Listed entries |
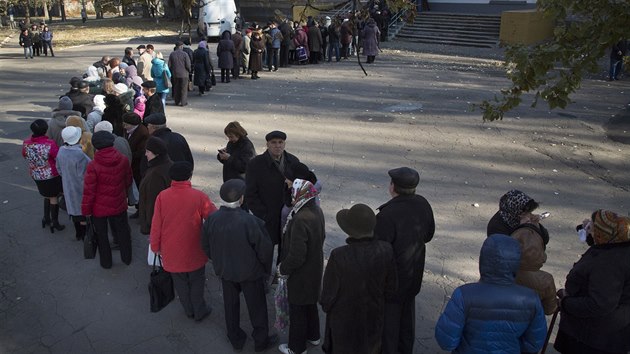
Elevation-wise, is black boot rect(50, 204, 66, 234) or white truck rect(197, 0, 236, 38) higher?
white truck rect(197, 0, 236, 38)

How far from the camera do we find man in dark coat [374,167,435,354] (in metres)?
4.00

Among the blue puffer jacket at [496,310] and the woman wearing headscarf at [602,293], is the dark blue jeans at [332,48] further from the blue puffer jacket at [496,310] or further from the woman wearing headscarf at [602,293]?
the blue puffer jacket at [496,310]

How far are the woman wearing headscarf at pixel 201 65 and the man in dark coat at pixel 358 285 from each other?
11421mm

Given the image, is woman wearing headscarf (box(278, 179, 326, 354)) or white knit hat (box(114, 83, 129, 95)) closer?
woman wearing headscarf (box(278, 179, 326, 354))

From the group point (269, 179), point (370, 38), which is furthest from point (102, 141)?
point (370, 38)

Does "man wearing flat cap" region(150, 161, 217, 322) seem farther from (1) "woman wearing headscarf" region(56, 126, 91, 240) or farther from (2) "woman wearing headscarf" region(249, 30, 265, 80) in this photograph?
(2) "woman wearing headscarf" region(249, 30, 265, 80)

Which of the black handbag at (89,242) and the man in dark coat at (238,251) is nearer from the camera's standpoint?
the man in dark coat at (238,251)

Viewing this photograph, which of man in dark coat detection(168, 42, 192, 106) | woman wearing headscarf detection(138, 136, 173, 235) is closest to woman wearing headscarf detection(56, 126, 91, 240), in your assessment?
woman wearing headscarf detection(138, 136, 173, 235)

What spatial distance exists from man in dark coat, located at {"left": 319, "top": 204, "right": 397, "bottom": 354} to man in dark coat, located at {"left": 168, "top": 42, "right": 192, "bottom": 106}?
10176 millimetres

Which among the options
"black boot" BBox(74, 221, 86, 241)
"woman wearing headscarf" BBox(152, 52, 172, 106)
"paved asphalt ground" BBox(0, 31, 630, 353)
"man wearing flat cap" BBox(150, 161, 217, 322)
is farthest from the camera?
"woman wearing headscarf" BBox(152, 52, 172, 106)

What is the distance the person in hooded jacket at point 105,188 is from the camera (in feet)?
18.1

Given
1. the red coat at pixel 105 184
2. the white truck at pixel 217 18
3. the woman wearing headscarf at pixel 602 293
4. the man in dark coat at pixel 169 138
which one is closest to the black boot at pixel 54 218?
the red coat at pixel 105 184

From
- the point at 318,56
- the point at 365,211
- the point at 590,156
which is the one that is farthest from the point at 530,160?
the point at 318,56

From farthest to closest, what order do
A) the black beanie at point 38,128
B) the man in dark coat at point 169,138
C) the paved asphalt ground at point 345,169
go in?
the black beanie at point 38,128 → the man in dark coat at point 169,138 → the paved asphalt ground at point 345,169
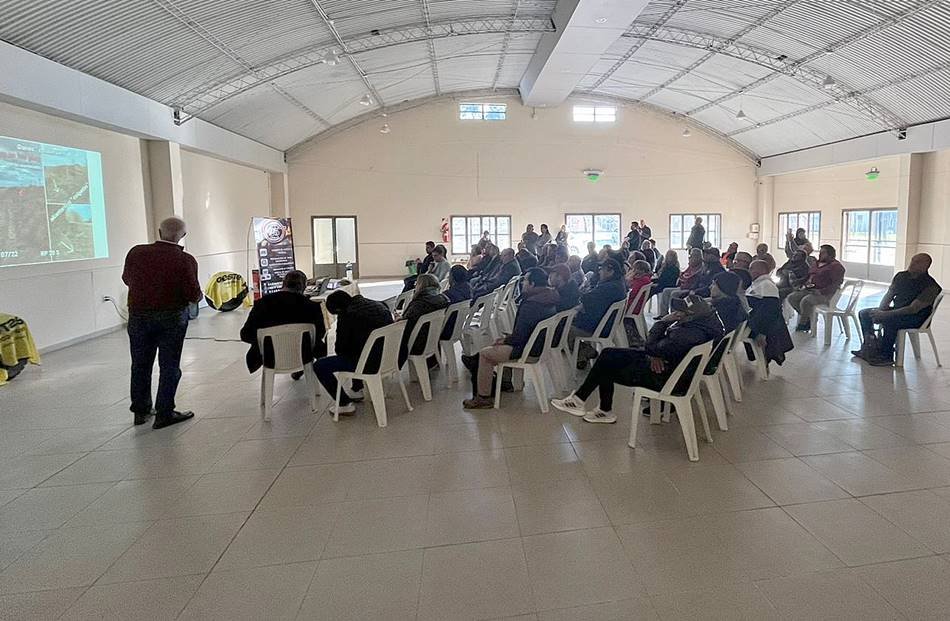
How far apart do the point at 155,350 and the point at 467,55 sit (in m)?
10.4

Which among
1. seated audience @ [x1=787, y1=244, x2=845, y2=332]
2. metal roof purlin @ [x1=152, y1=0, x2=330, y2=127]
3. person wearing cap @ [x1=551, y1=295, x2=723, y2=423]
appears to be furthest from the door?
person wearing cap @ [x1=551, y1=295, x2=723, y2=423]

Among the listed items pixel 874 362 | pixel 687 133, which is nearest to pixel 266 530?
pixel 874 362

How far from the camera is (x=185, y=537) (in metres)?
2.78

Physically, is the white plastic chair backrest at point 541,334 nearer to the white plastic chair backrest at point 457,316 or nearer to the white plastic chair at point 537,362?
the white plastic chair at point 537,362

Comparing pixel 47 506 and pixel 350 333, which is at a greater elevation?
pixel 350 333

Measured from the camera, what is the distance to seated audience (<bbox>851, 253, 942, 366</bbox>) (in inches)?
221

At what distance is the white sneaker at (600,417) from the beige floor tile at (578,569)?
1.49 metres

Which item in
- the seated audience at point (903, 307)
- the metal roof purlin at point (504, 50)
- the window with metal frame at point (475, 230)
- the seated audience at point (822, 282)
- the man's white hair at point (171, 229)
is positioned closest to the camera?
the man's white hair at point (171, 229)

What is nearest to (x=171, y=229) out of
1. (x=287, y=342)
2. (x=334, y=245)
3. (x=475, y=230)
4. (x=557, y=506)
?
(x=287, y=342)

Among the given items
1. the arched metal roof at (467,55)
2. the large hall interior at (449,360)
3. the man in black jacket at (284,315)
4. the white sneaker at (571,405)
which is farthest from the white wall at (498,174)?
the white sneaker at (571,405)

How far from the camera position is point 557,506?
9.86ft

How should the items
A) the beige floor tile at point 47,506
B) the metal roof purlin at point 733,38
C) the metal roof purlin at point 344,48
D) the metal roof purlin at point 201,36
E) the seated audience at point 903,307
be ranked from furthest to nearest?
1. the metal roof purlin at point 733,38
2. the metal roof purlin at point 344,48
3. the metal roof purlin at point 201,36
4. the seated audience at point 903,307
5. the beige floor tile at point 47,506

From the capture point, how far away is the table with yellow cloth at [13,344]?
5.66 meters

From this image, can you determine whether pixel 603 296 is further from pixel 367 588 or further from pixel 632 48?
pixel 632 48
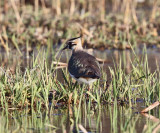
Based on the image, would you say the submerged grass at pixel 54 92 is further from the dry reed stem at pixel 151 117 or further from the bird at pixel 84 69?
the dry reed stem at pixel 151 117

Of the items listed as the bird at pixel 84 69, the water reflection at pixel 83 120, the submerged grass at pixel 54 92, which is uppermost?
the bird at pixel 84 69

To do |
Output the data exactly. Pictures don't belong in the result.

Result of this task |
Elevation-wise, is black boot rect(50, 204, 66, 234) or white truck rect(197, 0, 236, 38) higher?
white truck rect(197, 0, 236, 38)

How far from the camera do we find man in dark coat [374,167,435,354] (in metres)?
4.00

Among the blue puffer jacket at [496,310] and the woman wearing headscarf at [602,293], is the dark blue jeans at [332,48] further from the blue puffer jacket at [496,310] or further from the woman wearing headscarf at [602,293]?
the blue puffer jacket at [496,310]

How far are the woman wearing headscarf at pixel 201 65 and the man in dark coat at pixel 358 285 from each other?
11421mm

Given the image, is woman wearing headscarf (box(278, 179, 326, 354)) or white knit hat (box(114, 83, 129, 95)) closer?
woman wearing headscarf (box(278, 179, 326, 354))

From the group point (269, 179), point (370, 38), which is furthest from point (102, 141)?
point (370, 38)

Does "man wearing flat cap" region(150, 161, 217, 322) seem farther from (1) "woman wearing headscarf" region(56, 126, 91, 240) or farther from (2) "woman wearing headscarf" region(249, 30, 265, 80) in this photograph?
(2) "woman wearing headscarf" region(249, 30, 265, 80)

Which of the black handbag at (89,242) and the man in dark coat at (238,251) is nearer from the camera's standpoint?
the man in dark coat at (238,251)

Viewing this photograph, which of man in dark coat detection(168, 42, 192, 106) | woman wearing headscarf detection(138, 136, 173, 235) is closest to woman wearing headscarf detection(56, 126, 91, 240), in your assessment?
woman wearing headscarf detection(138, 136, 173, 235)

What spatial distance exists from man in dark coat, located at {"left": 319, "top": 204, "right": 397, "bottom": 354} to man in dark coat, located at {"left": 168, "top": 42, "right": 192, "bottom": 106}?
10176 millimetres

Which among the options
"black boot" BBox(74, 221, 86, 241)
"woman wearing headscarf" BBox(152, 52, 172, 106)
"paved asphalt ground" BBox(0, 31, 630, 353)
"man wearing flat cap" BBox(150, 161, 217, 322)
is farthest from the camera?
"woman wearing headscarf" BBox(152, 52, 172, 106)

What is the distance the person in hooded jacket at point 105,188 is from the camera (in feet)?
18.1

Given
1. the red coat at pixel 105 184
2. the white truck at pixel 217 18
3. the woman wearing headscarf at pixel 602 293
4. the man in dark coat at pixel 169 138
which one is closest to the black boot at pixel 54 218?
the red coat at pixel 105 184

From
- the point at 318,56
- the point at 365,211
- the point at 590,156
which is the one that is farthest from the point at 530,160?
the point at 318,56

From farthest to closest, what order do
A) the black beanie at point 38,128
B) the man in dark coat at point 169,138
C) the paved asphalt ground at point 345,169
go in?
the black beanie at point 38,128 → the man in dark coat at point 169,138 → the paved asphalt ground at point 345,169
How far apart do the point at 155,350 and the point at 467,55 sit (in m)?
10.4

Which among
1. seated audience @ [x1=787, y1=244, x2=845, y2=332]
2. metal roof purlin @ [x1=152, y1=0, x2=330, y2=127]
3. person wearing cap @ [x1=551, y1=295, x2=723, y2=423]
appears to be furthest from the door?
person wearing cap @ [x1=551, y1=295, x2=723, y2=423]

Among the listed items pixel 874 362 | pixel 687 133, which is nearest to pixel 266 530?
pixel 874 362

How far from the camera is (x=185, y=537) (in metres)?
2.78

Physically, is the white plastic chair backrest at point 541,334 nearer to the white plastic chair backrest at point 457,316 or nearer to the white plastic chair at point 537,362?
the white plastic chair at point 537,362

Comparing pixel 47 506 and pixel 350 333, which is at a greater elevation?
pixel 350 333

Measured from the camera, what is the distance to seated audience (<bbox>851, 253, 942, 366</bbox>) (in inches)?
221

At what distance is the white sneaker at (600,417) from the beige floor tile at (578,569)?
1.49 metres

Which item in
- the seated audience at point (903, 307)
- the metal roof purlin at point (504, 50)
- the window with metal frame at point (475, 230)
- the seated audience at point (822, 282)
- the man's white hair at point (171, 229)
is positioned closest to the camera?
the man's white hair at point (171, 229)

What is nearest to (x=171, y=229) out of
1. (x=287, y=342)
2. (x=334, y=245)
3. (x=475, y=230)
4. (x=557, y=506)
?
(x=287, y=342)

Among the given items
1. the arched metal roof at (467,55)
2. the large hall interior at (449,360)
3. the man in black jacket at (284,315)
4. the white sneaker at (571,405)
which is farthest from the white wall at (498,174)?
the white sneaker at (571,405)

How far from the camera position is point 557,506?
9.86ft

How should the items
A) the beige floor tile at point 47,506
B) the metal roof purlin at point 733,38
C) the metal roof purlin at point 344,48
D) the metal roof purlin at point 201,36
E) the seated audience at point 903,307
be ranked from furthest to nearest?
1. the metal roof purlin at point 733,38
2. the metal roof purlin at point 344,48
3. the metal roof purlin at point 201,36
4. the seated audience at point 903,307
5. the beige floor tile at point 47,506

From the capture point, how far away is the table with yellow cloth at [13,344]?
5.66 meters

From this image, can you determine whether pixel 603 296 is further from pixel 367 588 or further from pixel 632 48?
pixel 632 48
Based on the image, would you say the submerged grass at pixel 54 92 is further from the dry reed stem at pixel 151 117 or further from the bird at pixel 84 69?
the dry reed stem at pixel 151 117

Of the items listed as the bird at pixel 84 69, the water reflection at pixel 83 120, the submerged grass at pixel 54 92, which is uppermost?
the bird at pixel 84 69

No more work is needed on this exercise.